Deng C, Thomas K R, Capecchi M R
Howard Hughes Medical Institute, Eccles Institute of Human Genetics, University of Utah School of Medicine, Salt Lake City 84112.
Mol Cell Biol. 1993 Apr;13(4):2134-40. doi: 10.1128/mcb.13.4.2134-2140.1993.

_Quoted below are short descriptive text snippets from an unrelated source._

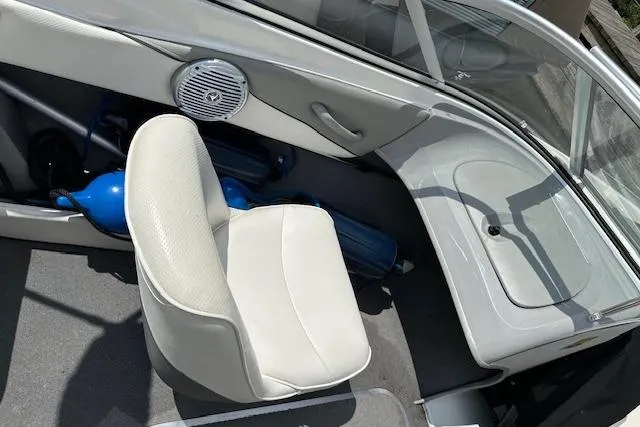 Slide: The Image of Interior of a 2011 Bayliner 185 boat with white seating and blue fenders. - 3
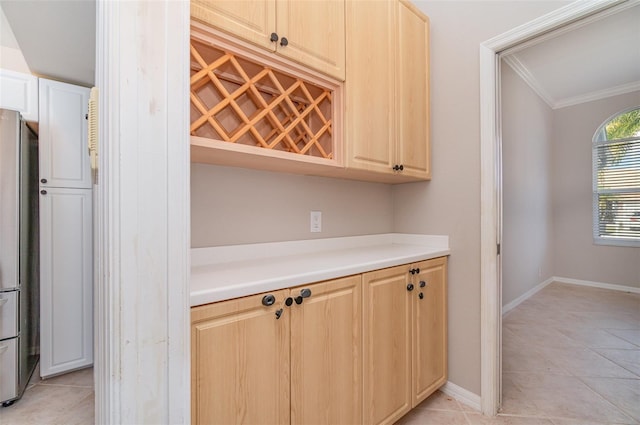 kitchen with stainless steel fridge, light tile patterned flooring, crown molding, and light brown cabinetry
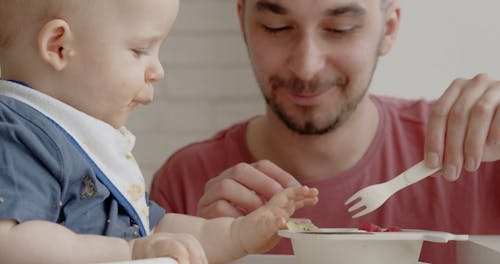 Adult Man Feeding a Toddler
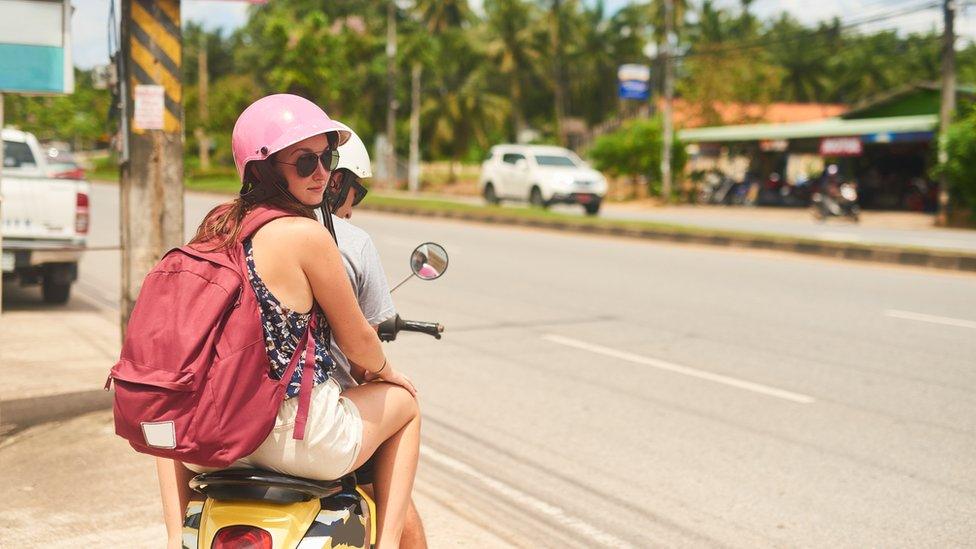 Woman and man on moped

Gene targeting was used to introduce nonselectable genetic changes into chromosomal loci in mouse embryo-derived stem cells. The nonselectable markers were linked to a selectable marker in both insertion- and replacement-type vectors, and the transfer of the two elements to the Hprt locus was assayed. When insertion vectors were used as substrates, the frequency of transfer was highly dependent upon the distance between the nonselectable marker and the double-strand break in the vector. A marker located close to the vector ends was frequently lost, suggesting that a double-strand gap repair activity is involved in vector integration. When replacement vectors were used, cotransfer of a selectable marker and a nonselectable marker 3 kb apart was over 50%, suggesting that recombination between vector and target often occurs near the ends of the vector. To illustrate the use of replacement vectors to transfer specific mutations to the genome, we describe targeting of the delta F508 mutation to the CFTR gene in mouse embryo-derived stem cells.
基因打靶被用于将不可选择的遗传变化引入小鼠胚胎干细胞的染色体位点。在插入型和置换型载体中,不可选择标记均与一个可选择标记相连,并检测这两个元件向次黄嘌呤磷酸核糖转移酶(Hprt)位点的转移情况。当使用插入型载体作为底物时,转移频率高度依赖于不可选择标记与载体中双链断裂之间的距离。靠近载体末端的标记经常丢失,这表明双链缺口修复活性参与了载体整合。当使用置换型载体时,相距3 kb的一个可选择标记和一个不可选择标记的共转移率超过50%,这表明载体与靶标之间的重组经常发生在载体末端附近。为了说明使用置换型载体将特定突变转移到基因组中的方法,我们描述了将ΔF508突变靶向小鼠胚胎干细胞中的囊性纤维化跨膜传导调节因子(CFTR)基因的过程。